* China, German trade data signal growth in demand
* Narrower U.S. trade deficit should boost GDP
* Shares of LinkedIn surge after earnings, outlook
* Indexes up: Dow 0.3 pct, S&P 0.4 pct, Nasdaq 0.8 pct
By Angela Moon
NEW YORK, Feb 8 (Reuters) - U.S. stocks edged higher on Friday, with the benchmark S&P index hitting a five-year high after a batch of positive economic reports, but gains were capped as investors grew cautious about a further advance.
Data showing stronger international trade from China and Germany and a report showing a smaller U.S. trade deficit in December were seen as encouraging signs of global demand.
Among stocks on the rise, the technology sector was boosted by gains in LinkedIn Corp and AOL Inc following their quarterly results.
The S&P 500, up 6.3 percent for the year, is on track for six straight weeks of gains. But the index has found it tougher to climb in recent days as investors await strong trading incentives to drive it further upward.

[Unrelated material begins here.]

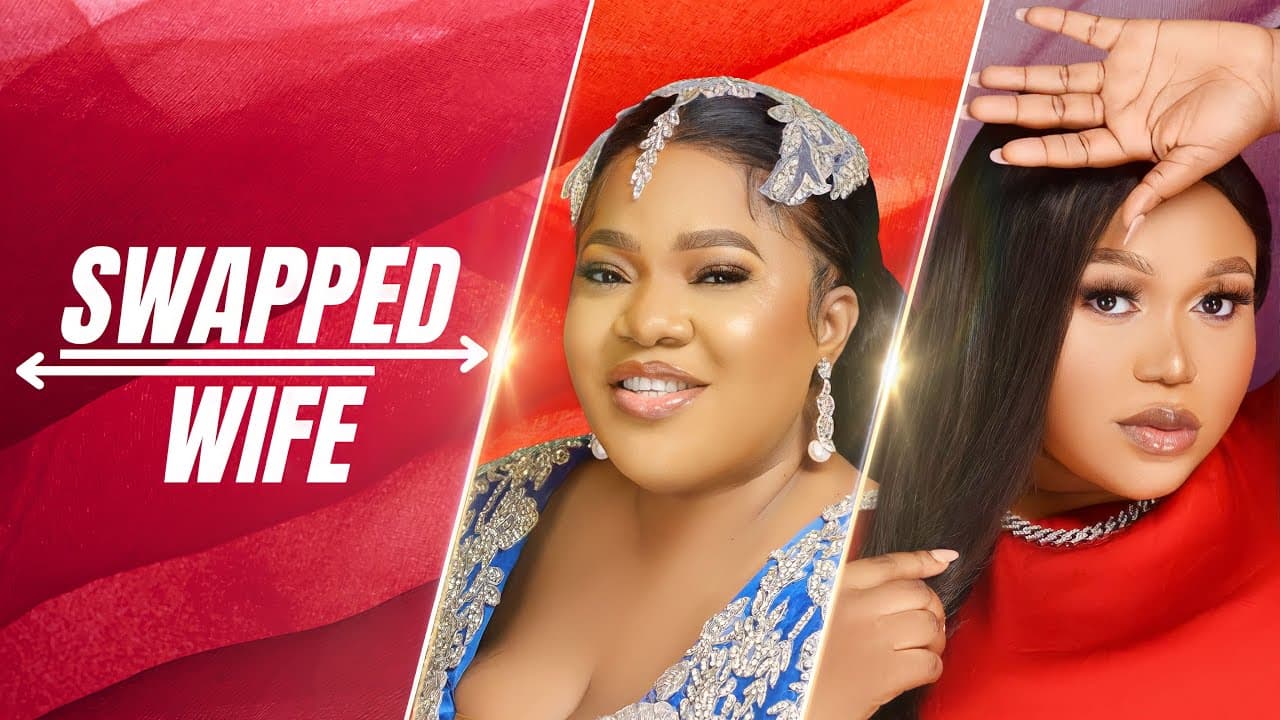 SWAPPED WIFE
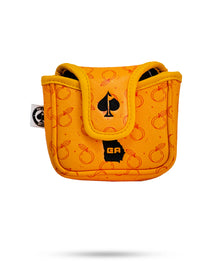 Dawg Country Mallet Cover, product image 5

“We are going to have this churn and this consolidation, which actually isn’t a bad thing,” said Ken Polcari, director of the NYSE floor division at O‘Neil Securities in New York.
The market is building a base by consolidating and showing less volatility, he said.

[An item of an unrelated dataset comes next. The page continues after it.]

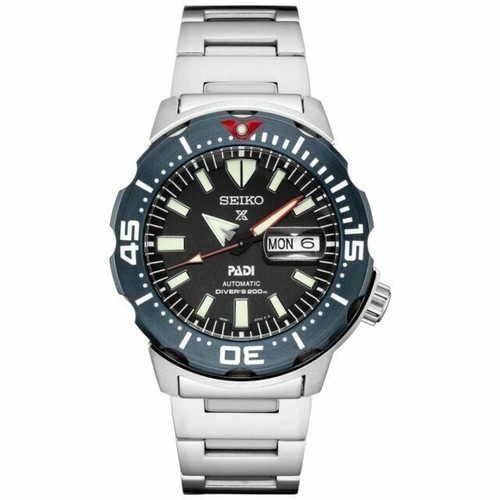 Nuovo orologio seiko prospex - nuovo,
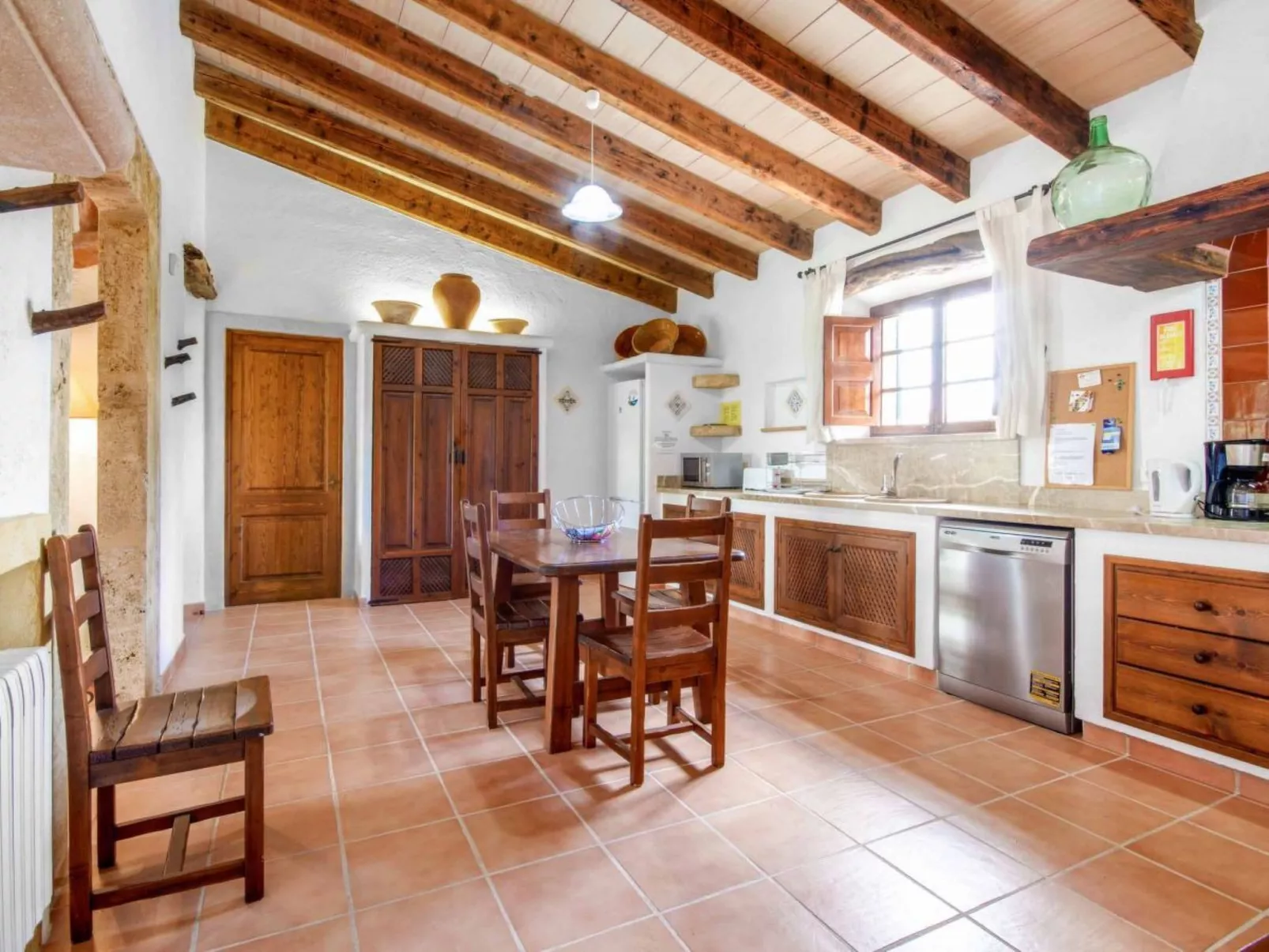 Ferienvilla "Roig-Dedans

“If it builds a base, from there it is easier to make the argument that you move ahead,” Polcari said.
The Dow Jones industrial average was up 34.83 points, or 0.25 percent, at 13,978.88. The Standard & Poor’s 500 Index was up 6.06 points, or 0.40 percent, at 1,515.45. The Nasdaq Composite Index was up 25.90 points, or 0.82 percent, at 3,191.04.

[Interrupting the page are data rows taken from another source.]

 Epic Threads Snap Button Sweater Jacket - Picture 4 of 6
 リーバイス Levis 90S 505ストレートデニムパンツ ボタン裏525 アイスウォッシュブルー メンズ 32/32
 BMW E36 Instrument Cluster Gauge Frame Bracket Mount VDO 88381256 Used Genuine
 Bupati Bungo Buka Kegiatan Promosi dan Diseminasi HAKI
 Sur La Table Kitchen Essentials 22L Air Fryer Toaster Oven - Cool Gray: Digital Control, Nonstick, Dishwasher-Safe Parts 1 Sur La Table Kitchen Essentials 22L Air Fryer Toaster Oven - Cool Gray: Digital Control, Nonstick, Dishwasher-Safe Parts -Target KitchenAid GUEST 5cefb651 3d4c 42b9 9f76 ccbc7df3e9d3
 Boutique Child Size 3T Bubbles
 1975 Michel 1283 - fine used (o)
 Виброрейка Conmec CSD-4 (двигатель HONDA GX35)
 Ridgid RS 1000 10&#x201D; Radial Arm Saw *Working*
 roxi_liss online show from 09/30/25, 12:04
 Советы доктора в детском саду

The CBOE Volatility index, Wall Street’s so-called fear gauge, was down 4.2 percent at 12.94. The gauge generally moves inversely to the S&P 500.
Still, there were concerns whether the market would stride higher.
“I‘m watching the 14 level closely. The break below it at the beginning of the year signaled the sharp rally in January, and a rally back above it could be a sign to exercise some caution,” said Bryan Sapp, senior trading analyst at Schaeffer’s Investment Research.
Healthcare stocks also performed well. The Morgan Stanley healthcare payor index was up 2.3 percent. Molina Healthcare Inc surged 9.7 percent to $31.67 as the biggest boost to the index after posting fourth-quarter earnings.
McDonald’s Corp said January sales at established hamburger restaurants around the world fell 1.9 percent, a steeper decline than analysts had expected. Still, shares edged up 0.7 percent to $95.31.
Data showed Chinese exports grew more than expected in January, while imports climbed 28.8 percent, highlighting robust domestic demand, while German data showed a 2012 surplus that was the nation’s second highest in more than 60 years, an indication of the underlying strength of Europe’s biggest economy.
Another positive sign was U.S. economic data which showed the trade deficit shrank in December to $38.5 billion, its narrowest in nearly three years, indicating the economy did much better in the fourth quarter than initially estimated.
Shares of LinkedIn jumped 18.8 percent to $147.40 after announcing quarterly profits and giving a bullish forecast for the year.
AOL Inc shares also jumped 7 percent to $33.60 after the online company said its quarterly profit had jumped, boosted by a 13 percent rise in advertising sales.
According to Thomson Reuters data through Friday morning, of 339 companies in the S&P 500 that have reported earnings, 69.9 percent have exceeded analysts’ expectations, above a 62 percent average since 1994 and 65 percent over the past four quarters.
Fourth-quarter earnings for S&P 500 companies grew 5.2 percent, according to the data, above a 1.9 percent forecast at the start of the earnings season.